A Schematic of the Shox genomic landscape. Introns reduced 50X for visibility. Scale bar = 100 bp. B Brightfield images of control and Shox crispant limbs (3.5 cm (HT) animals aged 2.5 months). Scale bar = 1 mm. C Skeletal element quantification in control and Shox crispant limbs (7.5 cm (HT) animals aged 6 months). Differences between control and Shox crispants were analyzed using a two-tailed t-test. Boxplot as in Fig. 1B, C. n.s. = no statistical difference, ** = p < 0.01, *** = p < 0.001. D Alcian blue and alizarin red stain of adult control and Shox crispant limbs (12 cm (HT) animals aged 10 months). Scale bar = 2 mm. E H&E&A of whole stylopods, proximal epiphyses, and digits from controls and Shox crispants (8 cm (HT) animals aged 7 months). RZ = resting zone, PZ = proliferative zone. Stylopod scale bar = 1 mm. Digit scale bar = 0.5 mm. F HCR-FISH for Shox and Sox9 in a whole mount stage 46 developing limb. Scale bar = 50 µm. Sample size and exact p-values are located within the source data file. Source data are provided as a source data file.

Fig. 7. Shox is dispensable for limb regeneration but required for PD patterning.

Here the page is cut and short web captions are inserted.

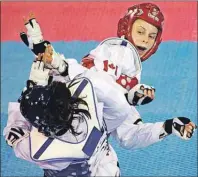  ??  ?? CP PHOTO Canada’s Evelyn Gonda (right) competes against Mexico’s Pauline Armeria during the women’s 57-kilogram semifinal taekwondo match at the Pan Am Games in Mississaug­a, Ont., Monday.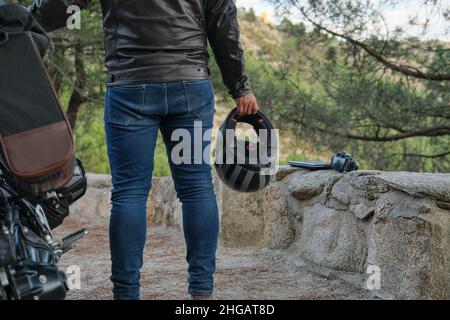 Un motocycliste en Jean avec un casque dans les mains se trouve à la moto dans le parking. Banque D'Images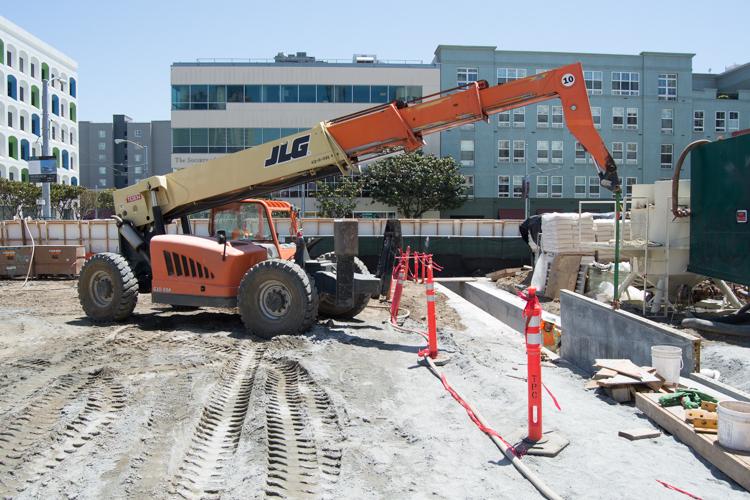 Red and tan telescopic handler on construction site with guide wall forms and safety barriers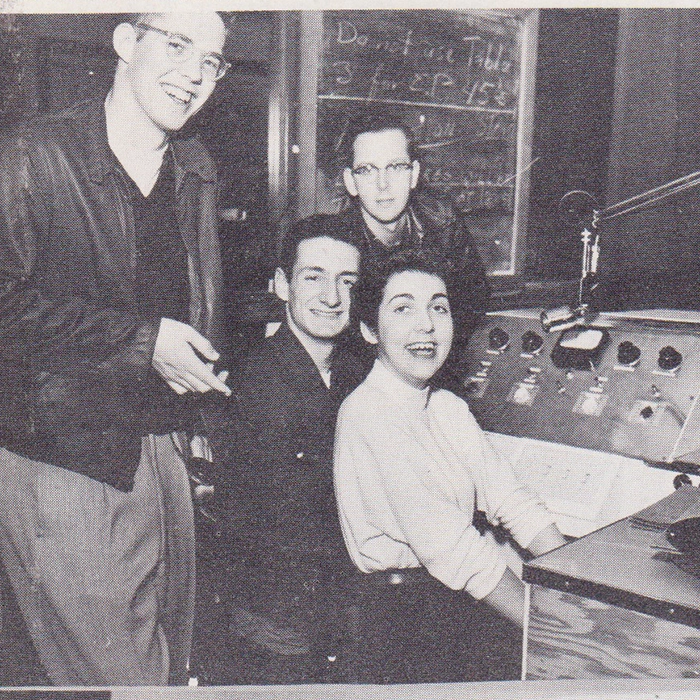 Four people sit at the soundboard of a radio station in a black and white photograph from the 1950s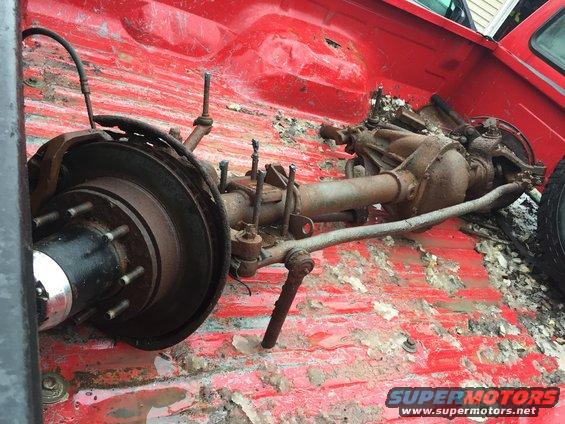 Rear axle assembly with brake components and suspension links, lying in the bed of a red pickup truck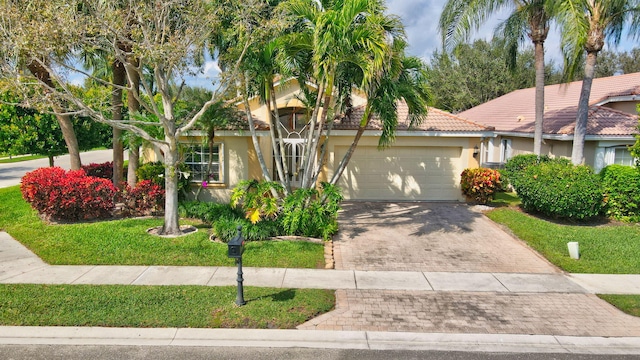 view of front facade featuring a garage and a front lawn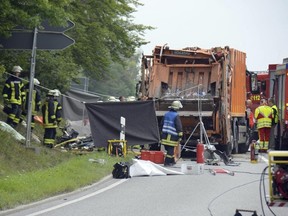 Firefighters work at the accident site where a garbage truck tipped over onto a car near Nagold, Germany, on Friday, Aug. 11, 2017. German news agency dpa reports that five people have been killed in the accident according to police in Baden-Wuerttemberg state. (Andreas Rosar/dpa via AP)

A Regeneration time course of PBs and DBs in Shox crispants. Scale bar = 1 mm. B UMAP of Shox⁺ and Sox9⁺ cells in blastemas at 7, 14, and 22 DPA from reanalyzed scRNA-seq dataset. C HCR-FISH for Shox and Sox9 in a control PB and DB at 21 DPA. Dashed line indicates amputation plane. Scale bars = 200 µm. D HCR-FISH for Meis1, Shox2, and Hoxa13 in control and Shox^−/− PBs and DBs at 14 DPA. Dashed lines indicate amputation plane. Scale bars = 200 µm. E–H qRT-PCR of Meis1 (E), Hoxa13 (F), Shox2 (G), and Cyp26b1 (H) in control and Shox^−/− PBs and DBs (2.5 cm or 3.2 cm (HT, Shox^−/− and controls, respectively) animals aged 2.5 months, 14 DPA). Boxplots and analyses as in Fig. 1B, C. * = p < 0.05, ** = p < 0.01, *** = p < 0.001. I Brightfield images of regenerates and skeletal structures of control or Shox crispant limbs treated with 1 µm TAL. Dashed lines indicate amputation plane. Scale bar = 2 mm. Sample size and exact p-values are located within the source data file. Source data are provided as a source data file.

Fig. 8. Model for PD patterning during limb regeneration.

Proposed model for how PD patterning occurs during axolotl limb regeneration.